See also my decimal regex answer. I feel that this unary version is more interesting, especially since unary is like a native integer data format for regex, whereas decimal is like passing an integer as a string, but it's definitely worth presenting decimal versions as well.

FRACTRAN, 15 fractions, 83 (or 32) bytes

This beats Sp3000's 38-fraction solution.

$$\frac25,\frac{875}{88},\frac78,\frac{25{\cdot}17^c}{92},\frac14,\frac{15}{38},\frac{69}{2},\frac{23}{17},\frac{19}{3^b},\frac43,\frac{7}{23},\frac{26}{19},\frac{11}{7^c},\frac{1}{91},\frac{8}{11}$$

The initial state is \$3^n\cdot 13\cdot 23\$. It halts at \$1\$ if every digit in the base-\$b\$ representation of \$n\$ occurs fewer than \$c\$ times, and at some other value otherwise. Plug in \$b=10, c=2\$ to get the answer to the challenge as posed.
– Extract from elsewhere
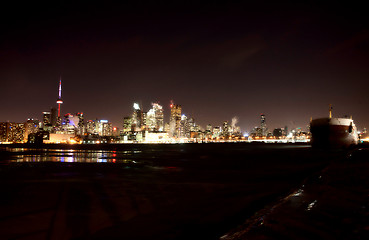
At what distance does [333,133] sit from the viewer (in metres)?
73.0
The final state is actually \$13^{k - \mathrm{wt}_c\left(\sum c^{d_i}\right)}\$, where \$d_1\cdots d_k\$ are the base-\$b\$ digits of \$n\$, and \$\mathrm{wt}_c\$ is the base-\$c\$ digit sum. Adding a power of \$c\$ increases the digit sum by \$1\$ if there is no carry, and doesn't increase it if there is a carry, so the final state is \$1\$ iff each digit occurs fewer than \$c\$ times.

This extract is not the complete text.